The Idaho research team’s evidence comes from studying the fracture patterns in recently active areas on the surface near Enceladus' south pole. They found that most of the cracks in this region could be grouped into one of four sets, where the fractures of one group share a common orientation and relative age that is different from the other sets. The differing orientations and ages suggest the icy carapace of Enceladus has rotated through time, presumably above a watery ocean.

"While the initial evidence is not conclusive, it points strongly toward the existence of a global ocean in the recent geological history of Enceladus,” said Patthoff.
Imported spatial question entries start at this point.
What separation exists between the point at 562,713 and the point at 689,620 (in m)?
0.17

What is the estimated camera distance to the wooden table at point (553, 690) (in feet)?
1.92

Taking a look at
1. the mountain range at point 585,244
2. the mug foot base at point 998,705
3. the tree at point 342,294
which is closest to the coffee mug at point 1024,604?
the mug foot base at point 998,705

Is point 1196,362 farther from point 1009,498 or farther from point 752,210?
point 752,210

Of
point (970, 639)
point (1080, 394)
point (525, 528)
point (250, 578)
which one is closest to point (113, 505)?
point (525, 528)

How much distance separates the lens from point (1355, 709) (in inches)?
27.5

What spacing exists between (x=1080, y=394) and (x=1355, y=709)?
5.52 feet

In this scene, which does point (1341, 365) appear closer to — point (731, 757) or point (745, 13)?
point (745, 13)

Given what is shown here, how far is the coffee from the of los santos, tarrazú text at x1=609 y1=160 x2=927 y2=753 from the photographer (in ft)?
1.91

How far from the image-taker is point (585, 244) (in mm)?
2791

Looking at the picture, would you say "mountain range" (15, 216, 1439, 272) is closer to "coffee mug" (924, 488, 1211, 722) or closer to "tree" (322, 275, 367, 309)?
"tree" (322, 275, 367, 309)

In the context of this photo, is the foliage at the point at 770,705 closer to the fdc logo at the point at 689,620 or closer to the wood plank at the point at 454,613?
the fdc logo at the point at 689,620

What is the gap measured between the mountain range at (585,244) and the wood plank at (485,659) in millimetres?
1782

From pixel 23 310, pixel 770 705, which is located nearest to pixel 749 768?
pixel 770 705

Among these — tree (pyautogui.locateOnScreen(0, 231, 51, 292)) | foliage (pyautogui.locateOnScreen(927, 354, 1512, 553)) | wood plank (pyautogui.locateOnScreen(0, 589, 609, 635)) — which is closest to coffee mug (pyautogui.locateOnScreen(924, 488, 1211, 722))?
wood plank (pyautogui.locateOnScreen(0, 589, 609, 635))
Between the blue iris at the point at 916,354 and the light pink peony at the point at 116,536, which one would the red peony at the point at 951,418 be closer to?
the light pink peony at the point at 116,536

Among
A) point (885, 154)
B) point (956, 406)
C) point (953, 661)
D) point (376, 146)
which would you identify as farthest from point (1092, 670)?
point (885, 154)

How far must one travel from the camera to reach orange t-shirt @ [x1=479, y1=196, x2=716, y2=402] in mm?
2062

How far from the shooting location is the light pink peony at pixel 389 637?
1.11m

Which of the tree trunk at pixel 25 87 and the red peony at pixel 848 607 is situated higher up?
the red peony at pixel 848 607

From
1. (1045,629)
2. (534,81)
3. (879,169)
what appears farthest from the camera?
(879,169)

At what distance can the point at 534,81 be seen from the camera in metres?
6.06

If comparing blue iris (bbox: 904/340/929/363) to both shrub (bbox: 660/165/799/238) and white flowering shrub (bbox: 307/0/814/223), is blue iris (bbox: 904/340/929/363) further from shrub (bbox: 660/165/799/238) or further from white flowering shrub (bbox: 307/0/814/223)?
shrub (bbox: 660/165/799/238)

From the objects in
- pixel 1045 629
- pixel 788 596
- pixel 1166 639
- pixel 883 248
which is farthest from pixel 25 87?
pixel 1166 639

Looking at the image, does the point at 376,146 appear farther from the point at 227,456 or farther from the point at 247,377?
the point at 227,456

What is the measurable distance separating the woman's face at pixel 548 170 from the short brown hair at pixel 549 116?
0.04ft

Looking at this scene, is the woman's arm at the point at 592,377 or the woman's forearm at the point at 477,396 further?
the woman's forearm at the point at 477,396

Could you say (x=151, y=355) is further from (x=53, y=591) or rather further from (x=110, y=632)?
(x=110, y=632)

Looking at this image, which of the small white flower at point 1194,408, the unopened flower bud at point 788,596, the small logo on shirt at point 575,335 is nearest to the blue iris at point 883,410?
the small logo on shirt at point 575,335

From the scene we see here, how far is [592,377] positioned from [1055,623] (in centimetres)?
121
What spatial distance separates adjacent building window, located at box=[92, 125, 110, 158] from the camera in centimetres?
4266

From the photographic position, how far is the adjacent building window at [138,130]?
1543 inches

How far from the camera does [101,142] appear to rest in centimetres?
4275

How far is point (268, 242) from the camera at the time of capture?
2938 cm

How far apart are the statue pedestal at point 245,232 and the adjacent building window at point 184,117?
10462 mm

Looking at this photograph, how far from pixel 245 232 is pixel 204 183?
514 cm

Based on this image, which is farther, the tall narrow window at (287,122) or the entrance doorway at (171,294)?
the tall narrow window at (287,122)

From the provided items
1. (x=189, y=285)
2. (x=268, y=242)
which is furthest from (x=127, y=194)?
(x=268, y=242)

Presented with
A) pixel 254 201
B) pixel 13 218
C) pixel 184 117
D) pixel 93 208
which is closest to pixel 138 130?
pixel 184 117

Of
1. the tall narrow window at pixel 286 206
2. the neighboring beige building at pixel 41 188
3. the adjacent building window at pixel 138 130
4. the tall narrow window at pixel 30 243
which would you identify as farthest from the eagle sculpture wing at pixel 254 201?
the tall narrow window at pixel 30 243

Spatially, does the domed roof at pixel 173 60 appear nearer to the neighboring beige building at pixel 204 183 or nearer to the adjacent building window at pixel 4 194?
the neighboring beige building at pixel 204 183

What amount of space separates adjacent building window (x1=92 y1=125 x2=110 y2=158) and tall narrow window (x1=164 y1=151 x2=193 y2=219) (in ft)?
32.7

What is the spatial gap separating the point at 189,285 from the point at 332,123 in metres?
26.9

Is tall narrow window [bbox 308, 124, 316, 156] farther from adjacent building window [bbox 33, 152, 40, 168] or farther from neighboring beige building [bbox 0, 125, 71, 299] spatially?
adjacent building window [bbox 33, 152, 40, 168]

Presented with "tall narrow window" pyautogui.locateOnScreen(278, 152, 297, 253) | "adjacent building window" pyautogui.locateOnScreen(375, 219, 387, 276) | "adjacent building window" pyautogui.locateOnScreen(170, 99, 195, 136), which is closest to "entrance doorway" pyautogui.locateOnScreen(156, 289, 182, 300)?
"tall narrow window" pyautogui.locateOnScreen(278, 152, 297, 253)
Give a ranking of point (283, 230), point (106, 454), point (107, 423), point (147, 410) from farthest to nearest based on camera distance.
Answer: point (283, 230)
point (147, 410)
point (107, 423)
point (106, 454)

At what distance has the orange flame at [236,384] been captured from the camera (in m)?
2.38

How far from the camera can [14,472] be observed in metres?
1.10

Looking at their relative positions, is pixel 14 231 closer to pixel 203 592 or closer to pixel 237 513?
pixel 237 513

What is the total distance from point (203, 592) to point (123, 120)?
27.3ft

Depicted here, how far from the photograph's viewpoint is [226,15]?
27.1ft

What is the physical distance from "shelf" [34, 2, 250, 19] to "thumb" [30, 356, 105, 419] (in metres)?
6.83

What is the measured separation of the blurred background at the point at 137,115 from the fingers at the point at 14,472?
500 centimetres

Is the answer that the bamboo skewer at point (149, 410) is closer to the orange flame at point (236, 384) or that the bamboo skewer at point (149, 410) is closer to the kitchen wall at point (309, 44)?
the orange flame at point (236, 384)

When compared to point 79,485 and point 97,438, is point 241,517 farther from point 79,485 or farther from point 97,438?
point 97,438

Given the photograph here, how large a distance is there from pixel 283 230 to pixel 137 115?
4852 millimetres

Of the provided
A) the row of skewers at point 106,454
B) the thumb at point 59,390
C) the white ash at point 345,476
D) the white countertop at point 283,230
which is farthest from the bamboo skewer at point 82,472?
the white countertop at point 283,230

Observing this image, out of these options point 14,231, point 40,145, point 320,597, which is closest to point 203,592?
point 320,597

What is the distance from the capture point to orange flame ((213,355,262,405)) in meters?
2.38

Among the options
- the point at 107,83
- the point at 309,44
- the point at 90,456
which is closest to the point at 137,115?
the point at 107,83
“The discovery of evidence of a global ocean on Enceladus represents a major scientific advance,” said Kattenhorn. “That a discovery of this magnitude comes out of the University of Idaho is a testament to the far-reaching science being done at our institution.”

Reverberations of the Award-Winning Research

The research, published in the journal Geophysical Research Letters, has already secured Patthoff's selection as the 2012 recipient of the national Pellas-Ryder Award for best peer-reviewed student research paper in planetary science.

Patthoff is a NASA Earth and Space Sciences Graduate Fellow and was named the Outstanding Graduate Student in Research and Creative Activity at the University of Idaho in 2011. He has earned a competitive postdoctoral fellowship from NASA at the Jet Propulsion Lab (JPL) in Pasadena, Calif., beginning in early 2013. His research there will explore the formation of deformation ridges on numerous icy moons of the outer solar system.

Kattenhorn’s research interests include the characterization of fracture and fault systems in three dimensions and the mechanics of fault failure as applied to earthquake behavior and fault evolution—which have applications to the geology of other planets and moons. He is currently pursuing a NASA-funded investigation of the development of faults and fractures in the ice crust of Jupiter's moon Europa, as well Saturn's moons Enceladus, Titan and Dione. Faulting and volcanological problems on Mars also are focal points of his research.